The NDIS reforms introduced by Mr Shorten include a new assessment of the needs of each participant, not their eligibility, and then providing them with a budget that will last them up to five years.
This is designed to eliminate plan inflation associated with the current practice of giving a participant a new plan every year, which is inevitably more expensive than the year before. Along with child participants, plan inflation is the biggest contributor to the cost blowouts of the NDIS.
Funding will be allocated on the basis of impairments that meet disability requirements, not by having a listed medical condition that guarantees entry to the scheme.
Supports eligible for NDIS funding have been clearly defined and there are new safeguards to stop the exploitation of participants and the scheme.
In a note released on Wednesday, Westpac forecast next week’s mid-year budget update will show a marginal improvement in the budget bottom line this financial year “before deteriorating from 2025-26 onwards, compared with the May budget”.
“We forecast an increase in new government borrowing to around 6.25 per cent of nominal GDP by 2026-27, in line with the levels of borrowing seen during and after the GFC,” Westpac senior economist Pat Bustamante said.

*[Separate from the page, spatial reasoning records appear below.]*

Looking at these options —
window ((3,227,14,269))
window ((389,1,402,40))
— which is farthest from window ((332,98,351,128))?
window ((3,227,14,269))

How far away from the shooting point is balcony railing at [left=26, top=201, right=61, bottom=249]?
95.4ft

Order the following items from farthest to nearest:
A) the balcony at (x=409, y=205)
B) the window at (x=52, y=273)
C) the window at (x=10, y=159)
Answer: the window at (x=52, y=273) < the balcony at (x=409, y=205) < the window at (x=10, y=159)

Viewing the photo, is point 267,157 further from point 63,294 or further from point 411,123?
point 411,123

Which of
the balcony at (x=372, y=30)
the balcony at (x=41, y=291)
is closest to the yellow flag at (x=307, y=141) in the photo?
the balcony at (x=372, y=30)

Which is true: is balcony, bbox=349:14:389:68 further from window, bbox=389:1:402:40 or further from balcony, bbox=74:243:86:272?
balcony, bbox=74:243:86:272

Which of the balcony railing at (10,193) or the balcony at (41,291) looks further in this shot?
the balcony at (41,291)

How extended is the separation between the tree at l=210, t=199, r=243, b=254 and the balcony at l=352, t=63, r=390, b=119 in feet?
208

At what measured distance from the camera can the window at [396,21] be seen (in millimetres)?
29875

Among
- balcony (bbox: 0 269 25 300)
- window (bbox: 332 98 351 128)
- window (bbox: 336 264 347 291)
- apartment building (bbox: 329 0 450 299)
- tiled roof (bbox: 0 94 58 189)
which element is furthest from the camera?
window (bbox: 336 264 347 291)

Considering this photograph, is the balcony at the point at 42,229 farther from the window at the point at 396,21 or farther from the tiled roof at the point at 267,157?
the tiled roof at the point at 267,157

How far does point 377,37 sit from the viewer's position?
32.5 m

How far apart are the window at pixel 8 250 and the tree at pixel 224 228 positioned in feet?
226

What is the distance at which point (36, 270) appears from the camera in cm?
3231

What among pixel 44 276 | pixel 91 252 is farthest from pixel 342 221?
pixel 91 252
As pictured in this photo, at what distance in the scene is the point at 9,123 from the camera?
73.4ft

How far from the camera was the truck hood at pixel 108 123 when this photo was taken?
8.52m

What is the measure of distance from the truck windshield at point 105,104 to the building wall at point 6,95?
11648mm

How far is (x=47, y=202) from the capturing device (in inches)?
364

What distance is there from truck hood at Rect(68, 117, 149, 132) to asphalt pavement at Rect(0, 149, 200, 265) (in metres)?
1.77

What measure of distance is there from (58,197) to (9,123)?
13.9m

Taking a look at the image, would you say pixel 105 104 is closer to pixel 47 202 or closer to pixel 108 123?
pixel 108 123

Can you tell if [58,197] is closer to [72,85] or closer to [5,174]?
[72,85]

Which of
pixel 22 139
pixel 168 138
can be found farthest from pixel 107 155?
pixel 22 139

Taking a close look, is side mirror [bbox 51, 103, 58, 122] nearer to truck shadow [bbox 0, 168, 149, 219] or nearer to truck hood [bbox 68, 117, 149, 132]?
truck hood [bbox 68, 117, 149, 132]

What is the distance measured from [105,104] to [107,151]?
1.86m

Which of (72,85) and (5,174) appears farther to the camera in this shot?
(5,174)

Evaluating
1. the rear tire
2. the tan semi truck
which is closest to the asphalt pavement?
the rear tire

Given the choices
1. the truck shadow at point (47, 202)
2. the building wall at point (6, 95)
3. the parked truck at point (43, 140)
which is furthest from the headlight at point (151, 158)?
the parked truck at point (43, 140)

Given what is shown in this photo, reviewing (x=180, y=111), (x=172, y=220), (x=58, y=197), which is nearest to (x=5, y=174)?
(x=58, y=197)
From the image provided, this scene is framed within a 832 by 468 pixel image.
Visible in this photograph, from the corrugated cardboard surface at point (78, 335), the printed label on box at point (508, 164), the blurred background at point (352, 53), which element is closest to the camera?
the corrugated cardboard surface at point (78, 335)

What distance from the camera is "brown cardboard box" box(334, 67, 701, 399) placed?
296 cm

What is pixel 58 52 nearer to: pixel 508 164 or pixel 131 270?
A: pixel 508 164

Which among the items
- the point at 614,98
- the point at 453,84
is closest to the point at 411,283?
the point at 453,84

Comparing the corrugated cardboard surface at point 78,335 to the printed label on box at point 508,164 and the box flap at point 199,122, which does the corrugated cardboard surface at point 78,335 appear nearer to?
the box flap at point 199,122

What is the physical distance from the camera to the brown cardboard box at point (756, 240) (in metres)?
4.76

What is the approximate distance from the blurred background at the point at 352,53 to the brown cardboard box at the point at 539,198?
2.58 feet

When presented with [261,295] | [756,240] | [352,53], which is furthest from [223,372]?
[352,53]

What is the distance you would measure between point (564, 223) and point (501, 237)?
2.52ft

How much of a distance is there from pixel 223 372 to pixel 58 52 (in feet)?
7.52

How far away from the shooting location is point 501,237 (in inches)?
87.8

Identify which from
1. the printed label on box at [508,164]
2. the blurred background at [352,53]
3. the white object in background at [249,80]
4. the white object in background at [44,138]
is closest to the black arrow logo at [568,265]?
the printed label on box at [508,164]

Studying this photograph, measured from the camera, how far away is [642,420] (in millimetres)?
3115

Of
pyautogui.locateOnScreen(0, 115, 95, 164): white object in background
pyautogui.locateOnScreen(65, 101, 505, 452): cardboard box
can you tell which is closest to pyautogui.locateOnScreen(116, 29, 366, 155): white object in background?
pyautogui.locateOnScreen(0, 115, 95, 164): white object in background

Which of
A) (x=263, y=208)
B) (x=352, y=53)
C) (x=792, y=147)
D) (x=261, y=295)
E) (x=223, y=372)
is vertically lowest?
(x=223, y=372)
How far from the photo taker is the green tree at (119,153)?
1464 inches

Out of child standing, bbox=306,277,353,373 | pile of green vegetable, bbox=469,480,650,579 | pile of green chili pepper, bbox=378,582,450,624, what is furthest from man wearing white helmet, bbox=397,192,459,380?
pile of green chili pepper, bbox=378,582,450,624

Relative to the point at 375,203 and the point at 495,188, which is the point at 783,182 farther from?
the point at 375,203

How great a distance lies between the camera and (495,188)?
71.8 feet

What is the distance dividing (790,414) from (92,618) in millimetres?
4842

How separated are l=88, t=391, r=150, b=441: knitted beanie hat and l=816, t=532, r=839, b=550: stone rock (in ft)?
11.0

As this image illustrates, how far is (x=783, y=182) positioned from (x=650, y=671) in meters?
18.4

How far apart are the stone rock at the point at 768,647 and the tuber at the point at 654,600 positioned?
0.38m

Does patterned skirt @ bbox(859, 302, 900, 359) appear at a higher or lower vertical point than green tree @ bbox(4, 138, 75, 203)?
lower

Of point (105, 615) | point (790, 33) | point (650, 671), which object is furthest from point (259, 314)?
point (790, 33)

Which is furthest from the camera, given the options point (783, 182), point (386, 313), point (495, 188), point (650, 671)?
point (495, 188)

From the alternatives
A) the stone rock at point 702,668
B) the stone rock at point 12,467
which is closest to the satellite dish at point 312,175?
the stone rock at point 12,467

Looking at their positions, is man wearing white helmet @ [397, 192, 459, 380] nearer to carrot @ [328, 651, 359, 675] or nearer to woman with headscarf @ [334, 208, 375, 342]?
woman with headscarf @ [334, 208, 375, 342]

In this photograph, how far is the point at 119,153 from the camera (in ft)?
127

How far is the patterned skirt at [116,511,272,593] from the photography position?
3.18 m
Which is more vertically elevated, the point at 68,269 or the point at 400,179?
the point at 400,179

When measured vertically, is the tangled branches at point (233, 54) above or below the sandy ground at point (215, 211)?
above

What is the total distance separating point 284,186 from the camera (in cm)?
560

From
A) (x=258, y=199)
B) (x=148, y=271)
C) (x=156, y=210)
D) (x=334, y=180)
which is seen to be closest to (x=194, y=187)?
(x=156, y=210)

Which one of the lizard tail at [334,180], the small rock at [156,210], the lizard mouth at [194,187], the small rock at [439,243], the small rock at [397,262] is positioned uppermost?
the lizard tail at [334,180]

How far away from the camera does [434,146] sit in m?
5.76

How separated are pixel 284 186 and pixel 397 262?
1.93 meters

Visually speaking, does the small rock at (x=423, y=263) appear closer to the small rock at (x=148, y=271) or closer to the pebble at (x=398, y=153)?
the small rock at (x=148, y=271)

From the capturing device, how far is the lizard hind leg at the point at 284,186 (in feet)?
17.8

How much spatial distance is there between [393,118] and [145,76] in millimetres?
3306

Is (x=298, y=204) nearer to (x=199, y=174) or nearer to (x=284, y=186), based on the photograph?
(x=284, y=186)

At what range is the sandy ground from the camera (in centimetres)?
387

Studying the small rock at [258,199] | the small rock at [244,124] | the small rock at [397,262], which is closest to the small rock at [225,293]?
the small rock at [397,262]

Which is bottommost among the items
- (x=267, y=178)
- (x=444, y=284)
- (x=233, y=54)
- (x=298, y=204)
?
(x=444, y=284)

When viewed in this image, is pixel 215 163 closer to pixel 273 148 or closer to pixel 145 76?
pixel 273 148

“Borrowing of this magnitude has previously been a response to a significant deterioration in the labour market and the threat of a protracted recession.
“While we expect the labour market to soften from here, the scale of that shift does not compare to those previous episodes.”
Editorial: This article contains many errors.
Australian data shows that there are very few if any NDIS participants with a primary disability of "mild autism". They have not swamped the NDIS as this article suggests.
New NDIS plans are for 12 months.
The statement that the NDIS has removed "foundational supports" is correct - the NDIS now denies autistic participants (and others) access to many essential supports that are not available or funded elsewhere ... thereby breaking Mr Shorten's original commitment that "no one would be worse off under the NDIS". People who are now denied essential supports under the NDIS that they had before the NDIS are worse off.